Young Canadians Leaving Labour Market In Massive Numbers

A continued look deeper into economic data shows severe weakness in the Canadian economy.

As reported by Stats Canada, 22,500 fewer people between the age of 15-24 were in the workforce in April than in March.

This drop explains the decline in the unemployment rate – which is calculated in such a foolish way that people giving up on finding work are no longer considered unemployed.

With young Canadians already facing a weak economy, it is a disturbing sign to see so many give up on finding work.

Job quality getting worse

The measure of job quality, full-time vs part-time jobs, also got worse.

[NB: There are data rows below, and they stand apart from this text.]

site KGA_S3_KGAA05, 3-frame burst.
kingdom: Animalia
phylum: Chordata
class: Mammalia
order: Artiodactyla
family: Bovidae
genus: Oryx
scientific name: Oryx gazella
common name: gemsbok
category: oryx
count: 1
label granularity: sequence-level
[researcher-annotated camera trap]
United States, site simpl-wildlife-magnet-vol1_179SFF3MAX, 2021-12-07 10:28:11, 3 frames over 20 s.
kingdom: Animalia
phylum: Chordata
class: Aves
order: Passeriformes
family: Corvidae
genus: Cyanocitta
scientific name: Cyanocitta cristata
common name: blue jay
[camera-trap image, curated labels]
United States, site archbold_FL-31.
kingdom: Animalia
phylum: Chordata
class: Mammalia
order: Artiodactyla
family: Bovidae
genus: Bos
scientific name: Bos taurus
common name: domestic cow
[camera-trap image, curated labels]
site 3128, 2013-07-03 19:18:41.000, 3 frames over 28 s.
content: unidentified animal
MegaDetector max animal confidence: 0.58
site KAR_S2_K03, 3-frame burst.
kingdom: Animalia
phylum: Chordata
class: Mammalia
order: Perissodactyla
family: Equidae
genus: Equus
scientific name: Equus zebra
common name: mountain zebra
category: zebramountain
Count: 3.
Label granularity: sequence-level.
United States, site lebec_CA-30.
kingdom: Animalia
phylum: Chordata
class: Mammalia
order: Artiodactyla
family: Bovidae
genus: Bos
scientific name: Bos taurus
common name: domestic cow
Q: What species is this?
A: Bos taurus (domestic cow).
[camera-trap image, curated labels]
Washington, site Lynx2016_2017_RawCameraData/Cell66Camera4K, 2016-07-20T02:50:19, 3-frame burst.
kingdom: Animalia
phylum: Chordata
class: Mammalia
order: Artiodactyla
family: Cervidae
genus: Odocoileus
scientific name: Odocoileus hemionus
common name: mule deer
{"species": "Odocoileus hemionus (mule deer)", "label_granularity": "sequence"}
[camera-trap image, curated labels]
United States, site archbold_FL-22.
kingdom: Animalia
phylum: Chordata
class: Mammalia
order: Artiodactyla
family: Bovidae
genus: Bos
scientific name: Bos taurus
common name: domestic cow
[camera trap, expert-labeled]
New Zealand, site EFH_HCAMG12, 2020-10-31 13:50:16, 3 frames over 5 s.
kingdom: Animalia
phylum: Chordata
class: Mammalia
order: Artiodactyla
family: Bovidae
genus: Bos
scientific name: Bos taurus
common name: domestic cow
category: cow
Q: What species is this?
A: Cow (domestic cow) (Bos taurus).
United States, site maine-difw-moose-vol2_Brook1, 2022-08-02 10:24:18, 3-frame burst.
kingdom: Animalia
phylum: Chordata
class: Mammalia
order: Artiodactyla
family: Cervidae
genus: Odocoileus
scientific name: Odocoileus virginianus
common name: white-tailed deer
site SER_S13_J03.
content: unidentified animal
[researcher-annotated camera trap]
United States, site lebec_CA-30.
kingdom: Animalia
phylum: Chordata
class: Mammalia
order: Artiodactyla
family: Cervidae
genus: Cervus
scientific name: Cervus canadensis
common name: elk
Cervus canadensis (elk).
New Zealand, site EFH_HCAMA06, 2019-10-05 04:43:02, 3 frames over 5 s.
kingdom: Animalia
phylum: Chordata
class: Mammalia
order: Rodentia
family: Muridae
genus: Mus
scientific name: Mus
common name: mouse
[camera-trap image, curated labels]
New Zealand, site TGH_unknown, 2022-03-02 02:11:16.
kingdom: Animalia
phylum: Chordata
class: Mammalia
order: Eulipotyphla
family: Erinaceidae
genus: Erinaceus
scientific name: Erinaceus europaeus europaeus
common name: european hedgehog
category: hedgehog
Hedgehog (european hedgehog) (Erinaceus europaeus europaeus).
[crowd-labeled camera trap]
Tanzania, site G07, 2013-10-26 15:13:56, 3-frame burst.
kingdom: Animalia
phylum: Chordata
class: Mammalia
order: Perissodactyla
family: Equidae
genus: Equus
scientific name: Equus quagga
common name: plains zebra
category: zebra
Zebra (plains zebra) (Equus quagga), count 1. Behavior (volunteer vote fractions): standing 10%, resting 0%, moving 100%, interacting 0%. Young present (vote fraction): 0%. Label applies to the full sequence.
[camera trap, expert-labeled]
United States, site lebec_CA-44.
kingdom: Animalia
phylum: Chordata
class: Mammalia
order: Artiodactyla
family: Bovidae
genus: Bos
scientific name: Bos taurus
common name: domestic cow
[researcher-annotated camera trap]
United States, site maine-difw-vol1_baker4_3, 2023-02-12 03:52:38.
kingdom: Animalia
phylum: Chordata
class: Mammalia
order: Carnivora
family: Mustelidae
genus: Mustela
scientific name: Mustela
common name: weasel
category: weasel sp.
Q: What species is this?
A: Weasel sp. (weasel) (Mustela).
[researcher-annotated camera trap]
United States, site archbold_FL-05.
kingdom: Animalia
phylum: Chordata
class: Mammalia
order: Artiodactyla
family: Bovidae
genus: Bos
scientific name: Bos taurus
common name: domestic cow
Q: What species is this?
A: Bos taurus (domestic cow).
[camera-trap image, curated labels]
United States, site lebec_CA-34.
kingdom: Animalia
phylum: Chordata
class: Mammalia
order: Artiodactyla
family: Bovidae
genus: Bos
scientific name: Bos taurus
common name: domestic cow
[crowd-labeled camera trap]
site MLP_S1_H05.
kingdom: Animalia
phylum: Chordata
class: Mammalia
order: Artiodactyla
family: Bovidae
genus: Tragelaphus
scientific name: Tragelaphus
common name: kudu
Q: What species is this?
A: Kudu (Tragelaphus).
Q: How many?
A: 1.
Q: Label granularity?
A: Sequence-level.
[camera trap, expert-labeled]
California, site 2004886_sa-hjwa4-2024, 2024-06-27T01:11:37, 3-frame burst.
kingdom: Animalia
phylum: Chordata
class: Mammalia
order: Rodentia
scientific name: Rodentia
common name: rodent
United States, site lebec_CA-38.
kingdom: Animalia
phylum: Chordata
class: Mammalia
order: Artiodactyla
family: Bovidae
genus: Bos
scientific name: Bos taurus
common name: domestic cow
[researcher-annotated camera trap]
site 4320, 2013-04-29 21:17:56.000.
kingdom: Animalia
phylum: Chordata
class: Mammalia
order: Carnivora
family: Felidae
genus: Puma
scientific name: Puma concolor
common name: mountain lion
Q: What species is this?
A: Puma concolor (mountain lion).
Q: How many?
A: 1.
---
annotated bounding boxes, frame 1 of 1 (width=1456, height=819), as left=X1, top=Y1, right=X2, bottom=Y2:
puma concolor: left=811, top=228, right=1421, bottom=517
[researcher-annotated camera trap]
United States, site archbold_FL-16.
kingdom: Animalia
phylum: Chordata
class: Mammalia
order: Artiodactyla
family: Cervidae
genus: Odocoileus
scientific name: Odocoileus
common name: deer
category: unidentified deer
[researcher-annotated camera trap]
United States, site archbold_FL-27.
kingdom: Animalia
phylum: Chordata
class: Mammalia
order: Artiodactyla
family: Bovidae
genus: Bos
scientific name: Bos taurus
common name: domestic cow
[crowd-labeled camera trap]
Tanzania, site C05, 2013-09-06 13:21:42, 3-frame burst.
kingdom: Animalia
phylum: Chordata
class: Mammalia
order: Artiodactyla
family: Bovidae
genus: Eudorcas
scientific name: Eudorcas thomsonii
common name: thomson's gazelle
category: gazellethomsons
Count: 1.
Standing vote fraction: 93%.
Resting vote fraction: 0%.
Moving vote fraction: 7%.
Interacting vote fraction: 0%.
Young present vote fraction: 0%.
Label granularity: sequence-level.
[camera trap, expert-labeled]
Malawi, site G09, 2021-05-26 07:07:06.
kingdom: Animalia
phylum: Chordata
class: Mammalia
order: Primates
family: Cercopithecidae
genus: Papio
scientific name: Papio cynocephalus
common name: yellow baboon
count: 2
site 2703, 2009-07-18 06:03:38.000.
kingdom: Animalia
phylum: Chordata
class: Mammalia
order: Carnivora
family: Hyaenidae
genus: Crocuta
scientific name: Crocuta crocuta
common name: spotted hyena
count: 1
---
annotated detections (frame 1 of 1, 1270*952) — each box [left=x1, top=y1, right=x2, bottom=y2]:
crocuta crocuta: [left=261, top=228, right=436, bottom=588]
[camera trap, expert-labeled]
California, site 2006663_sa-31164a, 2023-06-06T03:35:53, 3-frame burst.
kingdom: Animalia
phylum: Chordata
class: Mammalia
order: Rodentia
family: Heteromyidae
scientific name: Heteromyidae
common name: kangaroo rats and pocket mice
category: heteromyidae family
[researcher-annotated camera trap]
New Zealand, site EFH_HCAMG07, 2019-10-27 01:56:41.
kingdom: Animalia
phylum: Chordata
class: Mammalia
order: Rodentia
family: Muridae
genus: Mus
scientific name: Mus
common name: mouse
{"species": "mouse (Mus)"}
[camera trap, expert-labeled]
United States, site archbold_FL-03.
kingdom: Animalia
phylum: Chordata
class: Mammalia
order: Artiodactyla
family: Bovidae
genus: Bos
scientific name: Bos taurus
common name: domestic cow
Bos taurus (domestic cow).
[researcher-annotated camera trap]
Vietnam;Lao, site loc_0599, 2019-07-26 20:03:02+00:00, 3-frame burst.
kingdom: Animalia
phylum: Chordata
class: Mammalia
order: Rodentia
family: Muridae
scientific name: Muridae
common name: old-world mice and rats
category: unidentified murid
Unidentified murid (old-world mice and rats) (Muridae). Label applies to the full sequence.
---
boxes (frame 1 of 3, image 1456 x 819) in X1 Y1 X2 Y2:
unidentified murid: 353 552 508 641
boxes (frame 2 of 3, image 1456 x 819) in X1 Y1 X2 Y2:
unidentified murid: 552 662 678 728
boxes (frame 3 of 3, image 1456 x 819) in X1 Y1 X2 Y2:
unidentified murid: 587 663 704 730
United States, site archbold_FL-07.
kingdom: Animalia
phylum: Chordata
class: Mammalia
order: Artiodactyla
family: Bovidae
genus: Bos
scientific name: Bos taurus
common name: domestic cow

From March to April, the number of full time jobs fell by 31,000. 34,000 part-time jobs were created, but that number doesn’t come close to making up for the combined loss of part-time jobs and people who gave up on finding work.

Weak wage growth

To make matters worse, wages are growing at the lowest level since Stats Can first started collecting wage data in 1997. Even in months where job growth appeared decent, wage growth has continued to be low. What we are seeing is an economy where secure jobs are becoming less and less available. While many people are finding new ways to work, (more contracts, entrepreneurship, piece-work), in many cases the wages in those jobs are not keeping up with the rising cost of living.

As a result, apart from a small elite that is getting richer, most Canadians are getting poorer in real terms.

And so long as our government keeps doubling-down on high-taxes, high spending, high debt, and high regulations, our economic prospects will remain low, and young Canadians will continue to struggle to find good jobs and start building wealth.